▶ [PASSAGE SHOWN]
§

Their strategic moves involved aligning Sharia-compliant funding, mobilising deposits, and securing investment in a way consistent with both regulatory and ethical frameworks.
Their milestone marks a message that the recapitalisation is broad-based, not just for conventional banks.
Mobilising equity & Capital: The mechanics
Across the board, the banks used a mix of mechanisms: rights issues, quasi-equity instruments, converting retained earnings, lowering risk-weighted assets, and in some cases mergers or acquisitions to shore up capital.
According to a BusinessDay report, by adding N1.72 trillion in new equity or risk-adjusted capital, the banks effectively rewrote their balance sheets ahead of the deadline.
This kind of mobilisation sends a strong signal to investors and rating agencies alike.
Why it matters: A stronger banking sector for Nigeria
When banks meet higher capital requirements, they’re better placed to absorb shocks, lend more to productive sectors (including SMEs), and support the real economy.
As Nigeria’s banking regulator raises the bar, banks that cross the line early gain competitive advantage: clearer regulatory compliance, stronger investor confidence, and potential for faster growth.
What could go wrong: Risks and considerations
Meeting the headline figure doesn’t guarantee smooth sailing:
- Banks still face credit-quality risks in Nigeria’s economy, currency pressures and inflation.
- Having raised fresh capital, they need to deploy it wisely — converting capital into profitable loans rather than just sitting on reserves.
- Those banks that miss the deadline risk regulatory penalties, loss of licence downgrades or erosion of market confidence.

§

▶ [DATA SUPPLIED]

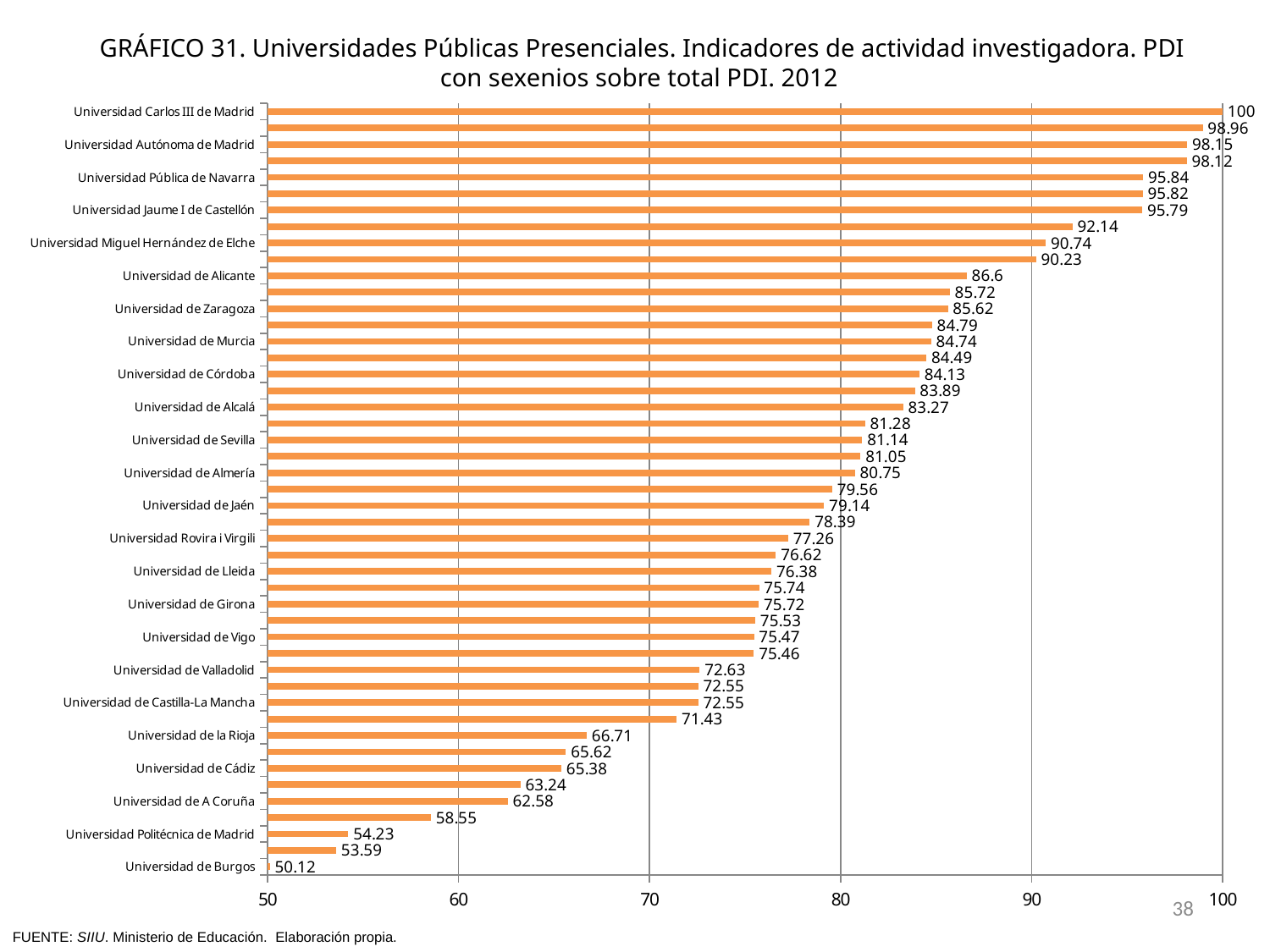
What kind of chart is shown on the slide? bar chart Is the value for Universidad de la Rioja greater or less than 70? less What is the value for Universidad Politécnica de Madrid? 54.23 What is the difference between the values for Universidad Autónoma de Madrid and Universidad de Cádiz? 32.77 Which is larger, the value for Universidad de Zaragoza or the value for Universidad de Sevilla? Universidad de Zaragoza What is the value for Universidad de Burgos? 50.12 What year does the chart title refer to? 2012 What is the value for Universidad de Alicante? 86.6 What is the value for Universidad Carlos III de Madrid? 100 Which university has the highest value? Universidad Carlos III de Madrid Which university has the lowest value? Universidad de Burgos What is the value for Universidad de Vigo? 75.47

§

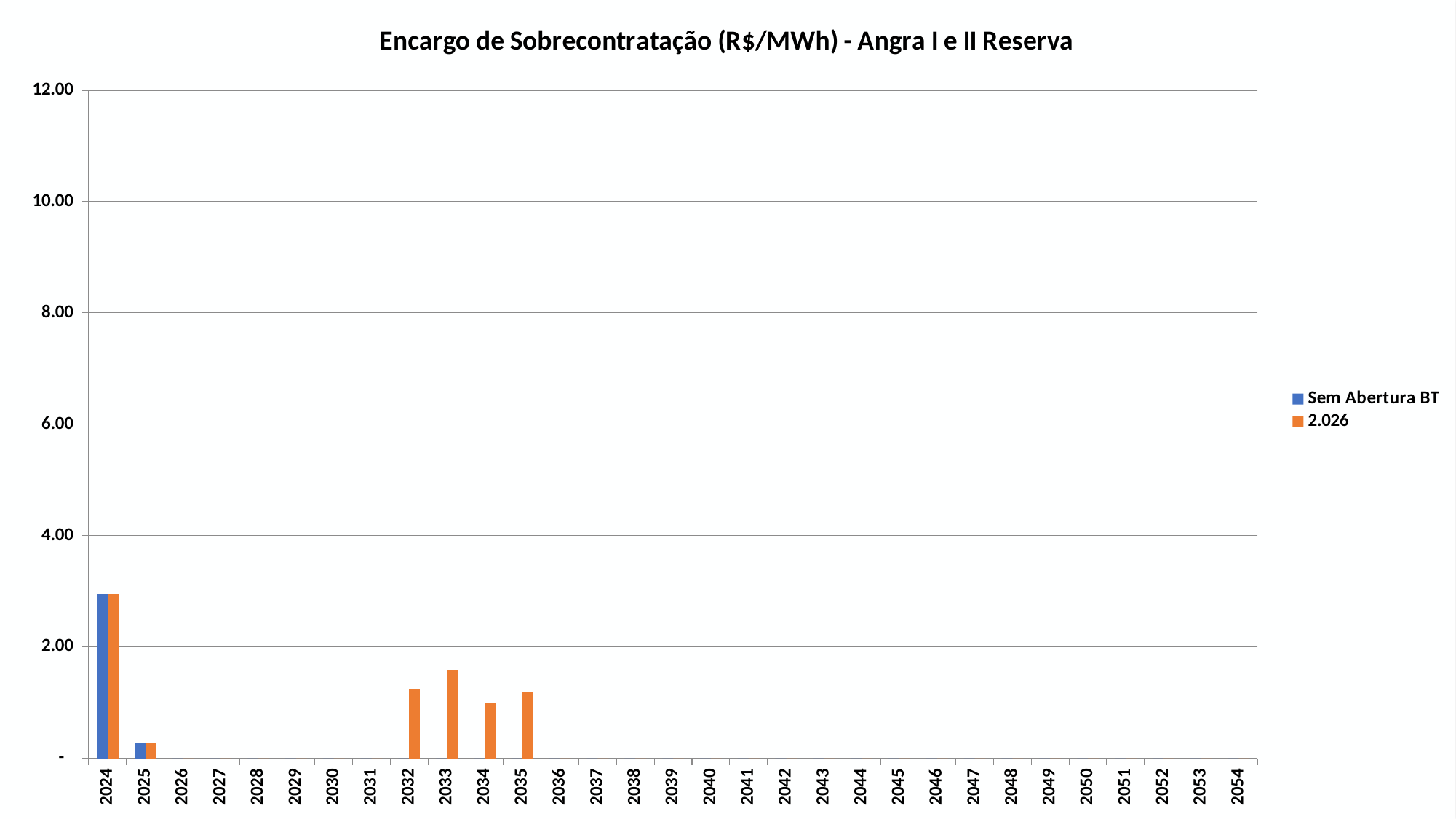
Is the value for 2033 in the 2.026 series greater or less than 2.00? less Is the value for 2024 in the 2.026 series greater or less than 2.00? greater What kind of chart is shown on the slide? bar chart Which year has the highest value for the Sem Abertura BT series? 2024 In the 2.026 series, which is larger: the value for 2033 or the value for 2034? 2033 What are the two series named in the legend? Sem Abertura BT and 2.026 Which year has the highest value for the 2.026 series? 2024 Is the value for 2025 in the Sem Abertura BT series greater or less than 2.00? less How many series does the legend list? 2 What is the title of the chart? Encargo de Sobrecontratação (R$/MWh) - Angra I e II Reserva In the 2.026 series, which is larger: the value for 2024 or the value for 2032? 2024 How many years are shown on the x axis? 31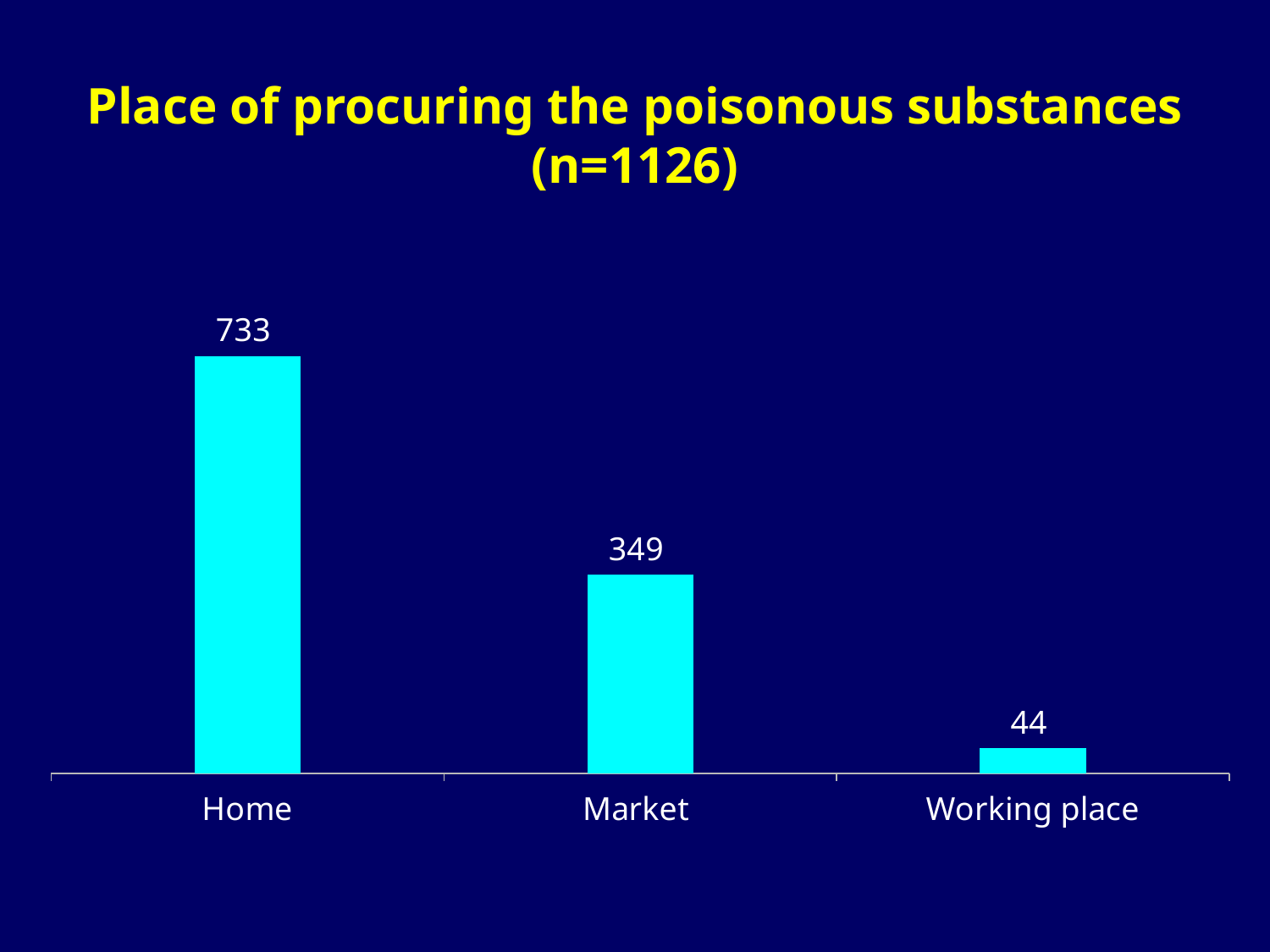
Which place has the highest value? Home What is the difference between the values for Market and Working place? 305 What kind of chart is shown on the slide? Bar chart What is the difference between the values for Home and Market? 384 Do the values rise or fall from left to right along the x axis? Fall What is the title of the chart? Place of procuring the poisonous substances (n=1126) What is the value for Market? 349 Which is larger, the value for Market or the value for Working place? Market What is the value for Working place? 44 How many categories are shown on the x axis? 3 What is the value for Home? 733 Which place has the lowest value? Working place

§

▶ [ASSIGNED TASK]
Continue the article on Nigerian banks' recapitalization, starting after its last sentence.

▶ [OUTPUT OF THE EXERCISE]
Meanwhile, a prior report by Legit.ng disclosed that about 14 banks have fully complied with and met CBN's recapitalisation deadline.
With six months to the March 31, 2026, deadline, the Central Bank of Nigeria (CBN) has confirmed that 14 banks have scaled the recapitalisation hurdle.
The governor of the CBN, Olayemi Cardoso, disclosed this on Tuesday, September 23, 2025, during the Monetary Policy Committee (MPC) meeting in Abuja.

Source: Facebook
The CBN boss said the financial sector has remained resilient, with most financial soundness indicators remaining within the projected benchmarks.
Looking ahead: The finish line and beyond
As the deadline draws near, the 11 banks that have already passed the bar set an example. For banks still working to meet the requirement, the clock is ticking.
But beyond just meeting the requirement, the next stage is effective capital deployment, sustainable growth and resilience. The recapitalisation isn’t an event, it’s a foundation.
In that sense, the banks that “crossed the finish line” early may now be better positioned to sprint ahead in the race of growth, innovation and financial inclusion.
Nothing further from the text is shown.